**Compiti da svolgere:**
a) Secondo il testo su Freddy Adu, quanto dura il contratto che Adu ha firmato con il Benfica e a quanto ammonta il compenso annuo?
b) Riporta fedelmente il passo del testo su Freddy Adu che va da "Mentre quindi il" fino a "e, infine Benfica." incluso.

Mentre quindi il trasferimento nella peggiore squadra della MLS lo stava ormai portando definitivamente nei meandri dell'oscurità  calcistica, ecco che arriva il Mondiale Under 20, il suo terzo. Risultato: una tripletta, assist continui, un numero meraviglioso contro la difesa brasiliana per il gol della vittoria dell'altro ragazzino prodigio a stelle e strisce, Jozy Altidore. E di nuovo l'interesse di giornali e squadre europee è su di lui. Inter, Chelsea, Lazio, Celtic Glasgow e, infine Benfica.


Un video di benvenuto dei tifosi del Benfica dedicato alle gesta di Freddy Adu

Freddy sceglie la Portela, e l'allenatore del RSL Kreis non pone veti alla sua cessione. Deve anche aver pensato che spendere un quarto del salary cap assegnato dalla MLS alla franchigia di Salt lake per un giocatore che ha messo a segno solo 12 gol in poco più di tre stagioni è forse un po' eccessivo. Infatti Adu lascia la MLS con numeri così così: 98 partite giocate in 3 stagioni e mezza, 12 gol e 19 assist.

Per averlo il Benfica paga meno di €1.5 milioni (€1,462 per la precisione, come dichiarato dal benefica, quotato in borsa a Lisbona, alla CMVM). La trattativa si dilung un po', visto anche che la MLS (titolare del cartellino del giocatore) inizialmente non lo vuole lasciare andar via per meno di 7.5 milioni. Ma alla fine, anche per non perderlo a parametro zero a dicembre, la lega decide di accettare l'offerta del Benfica, rinunciando anche ad un'opzione per due anni, che avrebbe però comportato un sostanzioso aumento di stipendio per il giocatore, con i conseguenti problemi di equilibrio rispetto al salary cap ed ai massimali previsti (già  nel 2006 più di Adu hanno guadagnato i soli Landon Donovan e l'attaccante dei Kansas City Wizards e della Nazionale USA Eddie Johnson). In ogni caso nell'accordo è prevista una cifra, non resa pubblica, che la MLS incasserà  in caso di cessione del giocatore ad altra squadra. Col Benfica Adu ha firmato un contratto di cinque anni a circa €650.000 annui.

**Dati estratti:**
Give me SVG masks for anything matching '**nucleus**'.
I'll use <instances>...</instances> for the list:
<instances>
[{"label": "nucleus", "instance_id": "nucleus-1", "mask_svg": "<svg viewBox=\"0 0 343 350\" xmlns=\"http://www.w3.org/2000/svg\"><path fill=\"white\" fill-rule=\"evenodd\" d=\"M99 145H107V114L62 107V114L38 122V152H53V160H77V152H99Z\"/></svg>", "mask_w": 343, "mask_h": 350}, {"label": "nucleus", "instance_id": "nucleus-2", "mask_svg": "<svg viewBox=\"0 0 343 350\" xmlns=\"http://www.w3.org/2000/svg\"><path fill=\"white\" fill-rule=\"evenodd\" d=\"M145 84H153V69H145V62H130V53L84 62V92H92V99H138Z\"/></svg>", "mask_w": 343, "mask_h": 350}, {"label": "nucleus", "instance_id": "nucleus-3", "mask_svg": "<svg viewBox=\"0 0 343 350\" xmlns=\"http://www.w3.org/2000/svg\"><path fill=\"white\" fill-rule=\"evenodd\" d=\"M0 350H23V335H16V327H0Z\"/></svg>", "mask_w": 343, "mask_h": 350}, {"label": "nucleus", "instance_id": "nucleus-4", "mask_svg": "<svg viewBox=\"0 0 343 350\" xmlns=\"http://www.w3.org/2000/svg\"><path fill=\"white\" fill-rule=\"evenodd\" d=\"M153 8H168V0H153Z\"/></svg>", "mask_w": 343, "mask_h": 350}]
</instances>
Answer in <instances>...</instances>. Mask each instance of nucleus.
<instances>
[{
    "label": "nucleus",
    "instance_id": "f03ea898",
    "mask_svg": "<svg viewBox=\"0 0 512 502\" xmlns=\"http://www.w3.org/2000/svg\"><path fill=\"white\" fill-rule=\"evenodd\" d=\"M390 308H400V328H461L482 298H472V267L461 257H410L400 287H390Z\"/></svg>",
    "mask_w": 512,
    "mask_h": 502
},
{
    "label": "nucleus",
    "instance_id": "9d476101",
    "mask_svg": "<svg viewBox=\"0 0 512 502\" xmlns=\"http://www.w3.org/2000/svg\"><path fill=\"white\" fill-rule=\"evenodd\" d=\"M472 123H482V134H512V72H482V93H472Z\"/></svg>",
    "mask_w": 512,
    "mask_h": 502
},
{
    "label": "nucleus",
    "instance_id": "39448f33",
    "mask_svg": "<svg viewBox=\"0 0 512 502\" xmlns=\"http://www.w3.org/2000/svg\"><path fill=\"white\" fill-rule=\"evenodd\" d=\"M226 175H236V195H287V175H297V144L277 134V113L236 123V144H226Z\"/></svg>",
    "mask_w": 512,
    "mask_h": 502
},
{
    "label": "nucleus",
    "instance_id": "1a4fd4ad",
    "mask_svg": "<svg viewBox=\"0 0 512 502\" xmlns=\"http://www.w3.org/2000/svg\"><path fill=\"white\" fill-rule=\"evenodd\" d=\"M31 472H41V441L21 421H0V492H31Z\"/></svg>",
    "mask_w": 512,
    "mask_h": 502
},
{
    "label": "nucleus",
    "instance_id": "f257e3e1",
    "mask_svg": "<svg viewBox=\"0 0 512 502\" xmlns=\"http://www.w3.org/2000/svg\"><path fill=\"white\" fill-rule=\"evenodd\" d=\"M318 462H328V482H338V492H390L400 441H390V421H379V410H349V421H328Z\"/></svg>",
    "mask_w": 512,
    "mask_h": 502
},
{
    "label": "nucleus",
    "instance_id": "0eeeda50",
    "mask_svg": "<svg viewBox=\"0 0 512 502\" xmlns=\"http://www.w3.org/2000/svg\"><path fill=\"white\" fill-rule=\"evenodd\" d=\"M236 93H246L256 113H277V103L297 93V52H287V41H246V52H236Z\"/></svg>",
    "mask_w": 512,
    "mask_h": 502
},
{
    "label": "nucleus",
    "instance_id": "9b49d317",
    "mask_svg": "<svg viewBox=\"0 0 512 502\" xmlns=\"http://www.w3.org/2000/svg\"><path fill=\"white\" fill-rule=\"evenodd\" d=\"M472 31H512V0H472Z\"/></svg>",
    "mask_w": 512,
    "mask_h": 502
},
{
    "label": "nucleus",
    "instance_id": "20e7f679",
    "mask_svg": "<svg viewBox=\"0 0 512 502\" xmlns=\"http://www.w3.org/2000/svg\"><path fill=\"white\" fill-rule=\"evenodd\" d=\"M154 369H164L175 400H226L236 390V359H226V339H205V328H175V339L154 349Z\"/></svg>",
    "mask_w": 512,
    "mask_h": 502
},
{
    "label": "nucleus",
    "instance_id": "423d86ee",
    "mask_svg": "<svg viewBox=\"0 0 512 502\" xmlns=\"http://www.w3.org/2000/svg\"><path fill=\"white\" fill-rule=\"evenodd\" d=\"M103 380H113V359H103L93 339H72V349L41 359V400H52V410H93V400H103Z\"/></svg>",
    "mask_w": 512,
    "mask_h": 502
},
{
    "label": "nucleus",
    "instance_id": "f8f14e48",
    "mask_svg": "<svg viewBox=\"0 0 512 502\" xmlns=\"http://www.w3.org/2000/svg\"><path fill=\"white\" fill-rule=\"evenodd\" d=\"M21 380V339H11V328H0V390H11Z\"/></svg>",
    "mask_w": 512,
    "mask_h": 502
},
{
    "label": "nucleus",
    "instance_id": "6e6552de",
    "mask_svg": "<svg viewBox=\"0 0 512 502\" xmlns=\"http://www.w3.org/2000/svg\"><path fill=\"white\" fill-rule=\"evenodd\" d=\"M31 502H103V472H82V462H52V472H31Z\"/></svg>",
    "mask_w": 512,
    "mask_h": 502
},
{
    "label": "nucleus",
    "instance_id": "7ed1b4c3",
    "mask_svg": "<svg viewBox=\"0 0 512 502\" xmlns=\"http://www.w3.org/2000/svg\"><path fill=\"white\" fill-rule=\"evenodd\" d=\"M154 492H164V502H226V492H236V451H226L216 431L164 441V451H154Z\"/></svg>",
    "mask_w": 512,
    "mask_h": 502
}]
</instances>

**Soluzioni:**
a) Cinque anni, a circa €650.000 annui.

b)
Mentre quindi il trasferimento nella peggiore squadra della MLS lo stava ormai portando definitivamente nei meandri dell'oscurità  calcistica, ecco che arriva il Mondiale Under 20, il suo terzo. Risultato: una tripletta, assist continui, un numero meraviglioso contro la difesa brasiliana per il gol della vittoria dell'altro ragazzino prodigio a stelle e strisce, Jozy Altidore. E di nuovo l'interesse di giornali e squadre europee è su di lui. Inter, Chelsea, Lazio, Celtic Glasgow e, infine Benfica.